**REQUIRED TASK:** Word for word, quote all of the material, omitting the pictures.
start
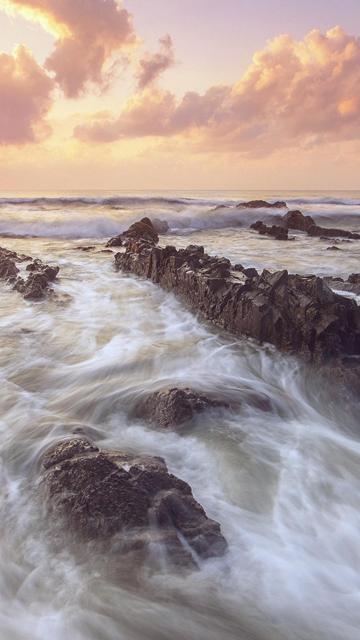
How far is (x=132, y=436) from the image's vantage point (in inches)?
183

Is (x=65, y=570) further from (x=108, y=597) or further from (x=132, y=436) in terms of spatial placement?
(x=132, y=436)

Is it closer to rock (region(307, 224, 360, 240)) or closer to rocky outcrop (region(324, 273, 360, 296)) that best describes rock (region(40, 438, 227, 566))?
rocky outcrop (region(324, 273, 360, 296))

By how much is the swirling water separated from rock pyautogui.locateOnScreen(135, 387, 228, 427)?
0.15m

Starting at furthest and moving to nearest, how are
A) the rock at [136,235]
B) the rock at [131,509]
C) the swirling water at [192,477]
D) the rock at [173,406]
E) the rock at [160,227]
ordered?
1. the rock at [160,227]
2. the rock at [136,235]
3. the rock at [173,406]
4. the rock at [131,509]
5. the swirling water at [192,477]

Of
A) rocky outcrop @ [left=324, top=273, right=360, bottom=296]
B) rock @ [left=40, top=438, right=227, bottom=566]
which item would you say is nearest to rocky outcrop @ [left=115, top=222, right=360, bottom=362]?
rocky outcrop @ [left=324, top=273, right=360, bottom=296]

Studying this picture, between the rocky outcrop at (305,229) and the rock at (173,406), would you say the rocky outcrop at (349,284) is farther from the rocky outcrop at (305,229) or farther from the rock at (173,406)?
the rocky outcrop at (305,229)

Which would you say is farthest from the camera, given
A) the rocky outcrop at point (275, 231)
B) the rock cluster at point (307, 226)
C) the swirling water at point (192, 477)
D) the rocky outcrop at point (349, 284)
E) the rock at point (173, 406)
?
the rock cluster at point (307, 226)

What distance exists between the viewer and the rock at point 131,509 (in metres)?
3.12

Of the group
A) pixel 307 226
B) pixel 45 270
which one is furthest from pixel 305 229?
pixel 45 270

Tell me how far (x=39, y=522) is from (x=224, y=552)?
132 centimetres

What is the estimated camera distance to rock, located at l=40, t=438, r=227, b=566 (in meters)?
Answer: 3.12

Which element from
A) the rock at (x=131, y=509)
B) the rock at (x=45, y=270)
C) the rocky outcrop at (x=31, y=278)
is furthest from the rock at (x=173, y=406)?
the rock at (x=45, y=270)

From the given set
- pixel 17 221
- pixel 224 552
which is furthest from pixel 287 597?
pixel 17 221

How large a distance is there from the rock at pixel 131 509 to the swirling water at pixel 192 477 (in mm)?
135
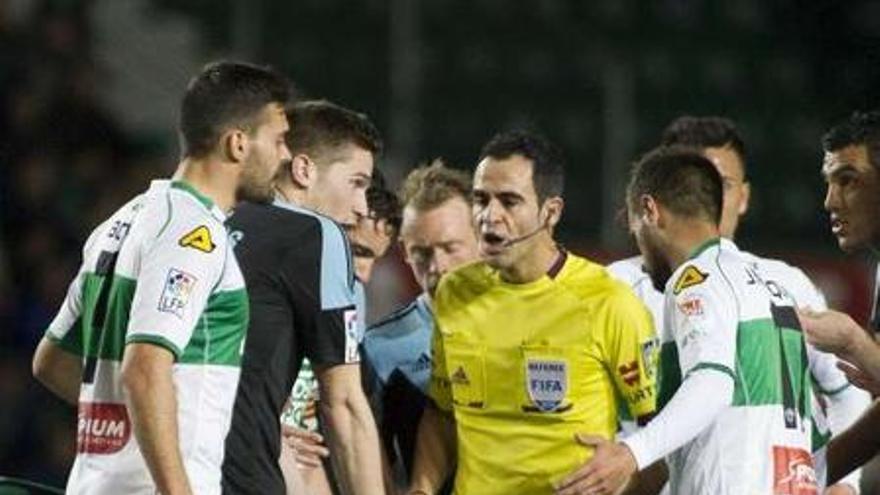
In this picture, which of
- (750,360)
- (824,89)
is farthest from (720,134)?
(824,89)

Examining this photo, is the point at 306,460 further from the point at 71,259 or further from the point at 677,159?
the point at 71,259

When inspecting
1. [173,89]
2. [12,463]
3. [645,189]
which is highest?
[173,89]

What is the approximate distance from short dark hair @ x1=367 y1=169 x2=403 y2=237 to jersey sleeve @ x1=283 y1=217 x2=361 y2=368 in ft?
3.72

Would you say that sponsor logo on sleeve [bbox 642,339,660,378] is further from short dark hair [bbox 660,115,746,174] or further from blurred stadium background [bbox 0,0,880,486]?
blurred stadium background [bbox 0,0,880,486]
end
**SOLVED PROBLEM:**
How far is (x=132, y=436) from the image's vantage point (in inches)?
183

Is (x=65, y=570) further from (x=108, y=597) or further from (x=132, y=436) in terms of spatial placement?
(x=132, y=436)

Is it closer to rock (region(307, 224, 360, 240)) or closer to rocky outcrop (region(324, 273, 360, 296)) that best describes rock (region(40, 438, 227, 566))?
rocky outcrop (region(324, 273, 360, 296))

By how much is the swirling water separated from rock pyautogui.locateOnScreen(135, 387, 228, 427)?
0.15m

Starting at furthest and moving to nearest, how are
A) the rock at [136,235]
B) the rock at [131,509]
C) the swirling water at [192,477]
D) the rock at [173,406]
E) the rock at [160,227]
ordered?
1. the rock at [160,227]
2. the rock at [136,235]
3. the rock at [173,406]
4. the rock at [131,509]
5. the swirling water at [192,477]

Of
A) rocky outcrop @ [left=324, top=273, right=360, bottom=296]
B) rock @ [left=40, top=438, right=227, bottom=566]
which item would you say is nearest to rocky outcrop @ [left=115, top=222, right=360, bottom=362]?
rocky outcrop @ [left=324, top=273, right=360, bottom=296]

Studying this picture, between the rocky outcrop at (305,229) and the rock at (173,406), would you say the rocky outcrop at (349,284) is farther from the rocky outcrop at (305,229) or farther from the rock at (173,406)?
the rocky outcrop at (305,229)

Which would you say is farthest from the camera, given
A) the rocky outcrop at point (275, 231)
B) the rock cluster at point (307, 226)
C) the swirling water at point (192, 477)
D) the rocky outcrop at point (349, 284)
E) the rock at point (173, 406)
?
the rock cluster at point (307, 226)

What distance exists between the viewer and the rock at point 131,509 (in metres)?
3.12

Of the group
A) pixel 307 226
B) pixel 45 270
which one is furthest from pixel 305 229?
pixel 45 270

Tell me how far (x=39, y=522) is from (x=224, y=552)?
132 centimetres

What is the estimated camera distance to rock, located at l=40, t=438, r=227, b=566 (in meters)?
Answer: 3.12

Which element from
A) the rock at (x=131, y=509)
B) the rock at (x=45, y=270)
C) the rocky outcrop at (x=31, y=278)
is furthest from the rock at (x=173, y=406)?
the rock at (x=45, y=270)

From the given set
- pixel 17 221
- pixel 224 552
which is furthest from pixel 287 597?
pixel 17 221

How large a distance is there from the rock at pixel 131 509 to the swirling water at pixel 192 477 (in mm)?
135
In this picture, which of
- (750,360)
- (824,89)
is farthest from (720,134)?
(824,89)

Examining this photo, is the point at 306,460 further from the point at 71,259 or further from the point at 677,159?
the point at 71,259

When inspecting
1. [173,89]
2. [12,463]
3. [645,189]
which is highest?
[173,89]

What is the approximate distance from short dark hair @ x1=367 y1=169 x2=403 y2=237 to jersey sleeve @ x1=283 y1=217 x2=361 y2=368 in ft?
3.72

Would you say that sponsor logo on sleeve [bbox 642,339,660,378] is further from short dark hair [bbox 660,115,746,174] or further from blurred stadium background [bbox 0,0,880,486]?
blurred stadium background [bbox 0,0,880,486]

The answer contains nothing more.